Tasha Adams, the estranged wife of Oath Keepers founder Stewart Rhodes, has been speaking out openly about her husband’s activities, answering questions for anyone who will ask. In her latest interview with CNN she describes the mindset of the extremist group, and explains that they’ve been training for civil war.
Adams is working to be legally divorced from her husband, who is among those charged in the attack on the U.S. Capitol Building. In fact, her effort to leave him dates well before that — by almost three years, she says. Last March she started a GoFundMe, explaining that her legal representation had dropped the case because she couldn’t keep up payments and had been fighting for years for an acceptable settlement regarding custody and finances.
Now she’s on CNN explaining how the group obsesses over the idea of a second civil war, and the roles they hope to play in it.
"They hear civil war. To them, this is the civil war they've been waiting for. A lot of these guys live for this … They spend their lives preparing for it. They look forward to it."

○ ○ ○ ○

PROBLEM SET:
a) According to the article about Tasha Adams, why did her legal representation drop her divorce case? Answer in one to three sentences.
b) Answer these questions from the article about Tasha Adams:
(i) Which outlet conducted her latest interview?
(ii) By about how long does her effort to leave her husband predate the attack on the U.S. Capitol Building?
(iii) When did she start a GoFundMe?
c) Write the next part of the article about Tasha Adams, picking up after its final sentence.

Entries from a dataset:
○ ○ ○ ○

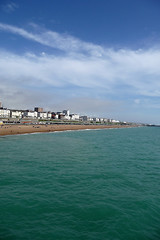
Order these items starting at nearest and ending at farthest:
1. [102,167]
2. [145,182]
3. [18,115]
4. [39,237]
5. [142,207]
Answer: [39,237], [142,207], [145,182], [102,167], [18,115]

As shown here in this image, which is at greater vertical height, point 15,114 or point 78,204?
point 15,114

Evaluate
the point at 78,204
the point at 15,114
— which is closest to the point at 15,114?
the point at 15,114

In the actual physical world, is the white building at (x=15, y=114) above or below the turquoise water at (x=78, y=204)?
above

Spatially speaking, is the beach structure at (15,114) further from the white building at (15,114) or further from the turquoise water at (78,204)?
the turquoise water at (78,204)

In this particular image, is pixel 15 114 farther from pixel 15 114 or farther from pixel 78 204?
pixel 78 204

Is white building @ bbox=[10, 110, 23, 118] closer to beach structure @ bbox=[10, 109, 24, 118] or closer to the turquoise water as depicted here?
beach structure @ bbox=[10, 109, 24, 118]

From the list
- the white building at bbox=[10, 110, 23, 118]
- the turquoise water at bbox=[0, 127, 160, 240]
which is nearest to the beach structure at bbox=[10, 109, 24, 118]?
the white building at bbox=[10, 110, 23, 118]

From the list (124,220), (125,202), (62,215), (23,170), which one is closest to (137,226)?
(124,220)

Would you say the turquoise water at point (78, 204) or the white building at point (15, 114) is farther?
the white building at point (15, 114)

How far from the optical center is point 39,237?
23.3 ft

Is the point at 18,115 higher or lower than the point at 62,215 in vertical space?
higher

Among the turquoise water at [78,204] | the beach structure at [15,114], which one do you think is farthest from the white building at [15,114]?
the turquoise water at [78,204]

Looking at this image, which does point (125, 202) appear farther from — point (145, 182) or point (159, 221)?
point (145, 182)

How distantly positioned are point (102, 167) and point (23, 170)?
333 inches
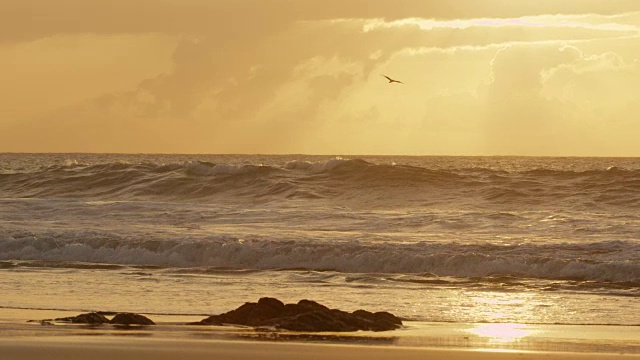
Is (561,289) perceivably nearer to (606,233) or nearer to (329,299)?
(329,299)

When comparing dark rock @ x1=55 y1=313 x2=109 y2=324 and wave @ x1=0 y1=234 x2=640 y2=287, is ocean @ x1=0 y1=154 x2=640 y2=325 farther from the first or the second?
dark rock @ x1=55 y1=313 x2=109 y2=324

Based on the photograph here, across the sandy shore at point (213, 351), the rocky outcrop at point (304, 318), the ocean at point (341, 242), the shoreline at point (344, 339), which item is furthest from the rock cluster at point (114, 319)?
the ocean at point (341, 242)

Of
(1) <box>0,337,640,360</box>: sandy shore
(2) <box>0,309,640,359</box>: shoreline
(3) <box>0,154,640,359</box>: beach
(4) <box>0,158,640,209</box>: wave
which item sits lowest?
(1) <box>0,337,640,360</box>: sandy shore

○ ○ ○ ○

WRITTEN RESPONSES:
a) Her legal representation dropped the case because she could not keep up the payments.

b)
(i) CNN.
(ii) Almost three years.
(iii) Last March.

c)
— Tasha Adams, ex-wife of Oath Keepers extremist Stewart Rhodes, on Trump's TX rally comments pic.twitter.com/hiSDgSDg3J
— The Recount (@therecount) January 31, 2022
Bear in mind that while nearly a dozen Oath Keepers, including Rhodes, have been arrested and charged with seditious conspiracy in the Capitol insurrection case, the Anti-Defamation League describes them as a “large but loosely organized collection of right-wing anti-government extremists” — the “large but loosely connected” part being the most relevant here, as it demonstrates that Rhodes’ arrest doesn’t disable the group, and the Capitol arrests don’t significantly diminish its size or force.
While there is a formal national leadership, on the local level many Oath Keepers are essentially self‐organized, and form official, semi‐official or informal groupings of Oath Keepers.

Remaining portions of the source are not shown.